## Page
....
# (resolved)phone restricion code???



## dojharris (Jul 27, 2006)

I bought a nokia 5104i in a sale that is an easymobile pay as you go, which does no longer run. when i put my orange sim card in the phone it askes for a restriction code. Is it anyway of unlocking it for free. If so how,,,, thanks for your time,,,,,,,...>>>>> DOJHARRIS <<<<<


----------



## kodi (Jun 30, 2004)

Not sure if it is legal or not to change the code on a Mobile phone.
That said what I would do is do a Google search for;Unlock Phone or unlock Nokia5104
I will close this thread before it does get Illegal, if you want it reopened PM me or another Mod or Manager and ask them to open it again


----------



## kodi (Jun 30, 2004)

Thread Reopened


----------



## 8210GUY (Aug 29, 2006)

There are many free reputable unlocking sites around, there are also chancer sites who insist on charging people for what is a free service most of the time, it really disheartens me when I see those types of sites, even more so when a simple search for free unlocking will bring up loads of info and yet people still give their money to such sites. :4-thatsba 

Not all phones can be unlocked, and it's been a long time since I kept up with what can and can't, I suspect yours may be able to be unlocked, but my software is on my other PC awaiting parts to rebuild ATM, but I should be able to sort you out, or at the least send you in the right direction for help if I can't.

Send me a PM with your imei number (type *#06# to find it, or look under the battery, it's a 15 digit code), not come across unlocking from that network yet so I'll have to look into it a bit, give me a short while and I'll do what I can for you.


----------



## dojharris (Jul 27, 2006)

*Re: phone restricion code???*

phone gone back to shop,,,, how can i put my own threads as solved


----------
....
## Required actions
a: According to the thread, how many digits does the IMEI number have?
b: Revise the thread's text between "## 8210GUY (Aug" and "if I can't.", inclusive, putting "computer" in place of "PC".

## Listed records
....
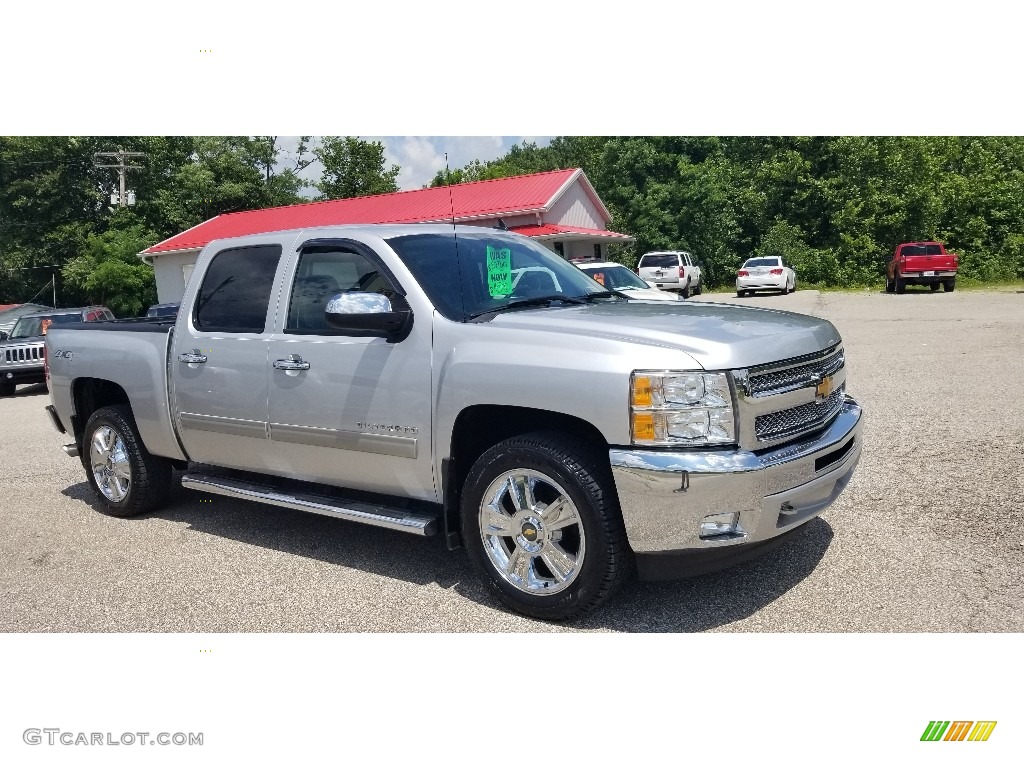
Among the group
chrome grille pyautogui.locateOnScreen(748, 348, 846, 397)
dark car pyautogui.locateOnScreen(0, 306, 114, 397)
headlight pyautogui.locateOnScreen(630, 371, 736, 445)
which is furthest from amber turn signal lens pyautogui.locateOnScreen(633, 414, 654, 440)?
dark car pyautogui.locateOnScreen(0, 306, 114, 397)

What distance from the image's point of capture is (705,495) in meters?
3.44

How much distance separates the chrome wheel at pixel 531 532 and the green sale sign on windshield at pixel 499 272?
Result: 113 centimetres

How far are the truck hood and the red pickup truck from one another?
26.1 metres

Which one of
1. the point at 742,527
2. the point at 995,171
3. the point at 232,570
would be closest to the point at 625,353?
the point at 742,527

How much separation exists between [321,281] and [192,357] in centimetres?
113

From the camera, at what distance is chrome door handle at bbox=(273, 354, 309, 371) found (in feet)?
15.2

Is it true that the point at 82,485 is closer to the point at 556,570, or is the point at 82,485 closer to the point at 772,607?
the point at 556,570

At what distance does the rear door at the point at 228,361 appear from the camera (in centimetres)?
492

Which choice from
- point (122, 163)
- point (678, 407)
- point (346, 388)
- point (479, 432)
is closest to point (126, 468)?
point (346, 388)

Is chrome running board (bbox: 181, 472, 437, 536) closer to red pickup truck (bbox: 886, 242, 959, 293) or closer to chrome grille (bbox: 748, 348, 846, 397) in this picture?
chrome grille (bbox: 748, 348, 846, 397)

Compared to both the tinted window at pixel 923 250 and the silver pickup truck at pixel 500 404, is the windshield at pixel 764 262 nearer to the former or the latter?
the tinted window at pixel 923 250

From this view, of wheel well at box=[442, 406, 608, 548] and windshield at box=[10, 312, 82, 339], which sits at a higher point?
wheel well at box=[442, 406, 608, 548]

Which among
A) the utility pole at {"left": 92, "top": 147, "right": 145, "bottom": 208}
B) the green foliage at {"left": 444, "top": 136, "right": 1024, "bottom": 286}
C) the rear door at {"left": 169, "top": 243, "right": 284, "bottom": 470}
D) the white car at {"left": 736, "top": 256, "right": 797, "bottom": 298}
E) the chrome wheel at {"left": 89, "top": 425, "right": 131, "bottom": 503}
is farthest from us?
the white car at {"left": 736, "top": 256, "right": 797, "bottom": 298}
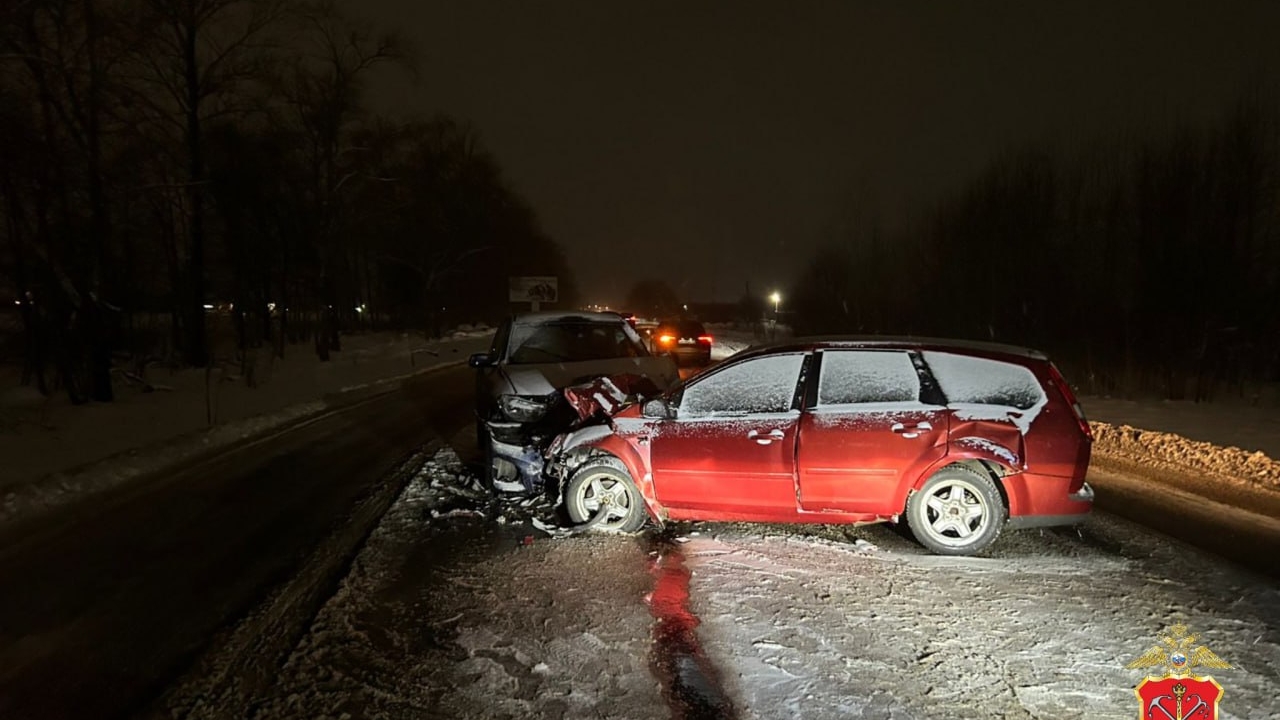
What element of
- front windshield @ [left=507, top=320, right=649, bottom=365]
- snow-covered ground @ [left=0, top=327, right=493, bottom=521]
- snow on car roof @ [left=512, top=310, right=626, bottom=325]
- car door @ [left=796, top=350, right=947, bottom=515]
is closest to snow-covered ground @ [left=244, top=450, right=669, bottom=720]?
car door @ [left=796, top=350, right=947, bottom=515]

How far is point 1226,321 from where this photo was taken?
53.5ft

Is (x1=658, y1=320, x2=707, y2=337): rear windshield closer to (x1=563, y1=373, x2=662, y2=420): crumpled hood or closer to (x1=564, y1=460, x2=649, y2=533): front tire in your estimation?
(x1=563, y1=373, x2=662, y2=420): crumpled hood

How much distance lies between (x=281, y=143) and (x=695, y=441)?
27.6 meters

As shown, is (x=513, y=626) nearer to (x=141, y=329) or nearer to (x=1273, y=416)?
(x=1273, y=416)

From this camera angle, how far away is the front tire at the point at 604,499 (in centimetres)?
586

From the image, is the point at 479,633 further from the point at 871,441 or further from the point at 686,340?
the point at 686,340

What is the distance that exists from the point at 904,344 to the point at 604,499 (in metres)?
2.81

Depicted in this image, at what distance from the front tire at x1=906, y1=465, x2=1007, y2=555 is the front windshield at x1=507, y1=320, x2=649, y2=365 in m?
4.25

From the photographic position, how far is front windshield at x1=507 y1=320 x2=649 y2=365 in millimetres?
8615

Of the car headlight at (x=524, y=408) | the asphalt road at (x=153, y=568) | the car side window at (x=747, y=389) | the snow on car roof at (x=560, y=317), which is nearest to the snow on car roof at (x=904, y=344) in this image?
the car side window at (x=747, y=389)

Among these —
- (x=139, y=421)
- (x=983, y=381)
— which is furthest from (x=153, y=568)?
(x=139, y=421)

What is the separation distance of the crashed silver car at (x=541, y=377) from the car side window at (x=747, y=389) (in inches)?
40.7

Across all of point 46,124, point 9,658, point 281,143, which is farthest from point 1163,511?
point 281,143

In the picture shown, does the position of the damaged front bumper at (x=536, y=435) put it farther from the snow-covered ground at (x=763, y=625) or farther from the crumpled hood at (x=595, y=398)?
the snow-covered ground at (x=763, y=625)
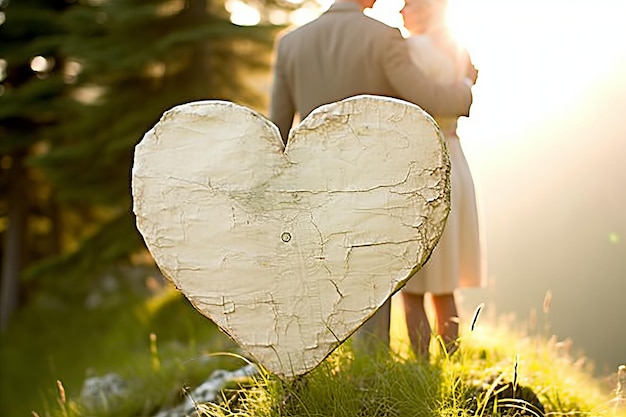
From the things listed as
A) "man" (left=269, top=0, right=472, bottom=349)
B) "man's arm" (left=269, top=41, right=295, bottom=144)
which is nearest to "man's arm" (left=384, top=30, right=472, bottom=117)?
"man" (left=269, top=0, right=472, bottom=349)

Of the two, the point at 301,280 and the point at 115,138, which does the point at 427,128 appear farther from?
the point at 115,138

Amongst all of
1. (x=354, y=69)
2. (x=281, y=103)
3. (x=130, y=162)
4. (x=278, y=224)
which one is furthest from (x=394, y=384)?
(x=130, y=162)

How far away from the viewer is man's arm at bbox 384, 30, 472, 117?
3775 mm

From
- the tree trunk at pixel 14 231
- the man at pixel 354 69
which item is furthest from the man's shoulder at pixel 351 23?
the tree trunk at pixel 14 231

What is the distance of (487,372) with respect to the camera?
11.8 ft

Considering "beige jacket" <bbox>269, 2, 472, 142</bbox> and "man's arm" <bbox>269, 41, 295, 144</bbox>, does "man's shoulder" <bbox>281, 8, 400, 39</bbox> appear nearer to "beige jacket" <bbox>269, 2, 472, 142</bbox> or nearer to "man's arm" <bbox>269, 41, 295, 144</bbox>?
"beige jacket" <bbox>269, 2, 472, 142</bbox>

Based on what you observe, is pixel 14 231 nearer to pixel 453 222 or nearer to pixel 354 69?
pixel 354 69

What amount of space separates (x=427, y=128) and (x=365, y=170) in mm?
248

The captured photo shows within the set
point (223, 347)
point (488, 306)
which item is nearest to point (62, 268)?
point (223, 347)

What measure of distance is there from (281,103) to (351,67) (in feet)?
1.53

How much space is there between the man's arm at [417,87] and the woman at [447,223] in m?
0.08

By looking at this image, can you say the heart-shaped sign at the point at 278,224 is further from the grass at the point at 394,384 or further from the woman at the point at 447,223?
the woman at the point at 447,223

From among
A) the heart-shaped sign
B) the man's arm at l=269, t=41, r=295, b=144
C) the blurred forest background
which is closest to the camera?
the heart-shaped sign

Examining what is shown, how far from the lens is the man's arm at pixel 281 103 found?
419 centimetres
....
## Answers for the exercise
a: The IMEI number is a 15-digit code.

b:
## 8210GUY (Aug 29, 2006)

There are many free reputable unlocking sites around, there are also chancer sites who insist on charging people for what is a free service most of the time, it really disheartens me when I see those types of sites, even more so when a simple search for free unlocking will bring up loads of info and yet people still give their money to such sites. :4-thatsba 

Not all phones can be unlocked, and it's been a long time since I kept up with what can and can't, I suspect yours may be able to be unlocked, but my software is on my other computer awaiting parts to rebuild ATM, but I should be able to sort you out, or at the least send you in the right direction for help if I can't.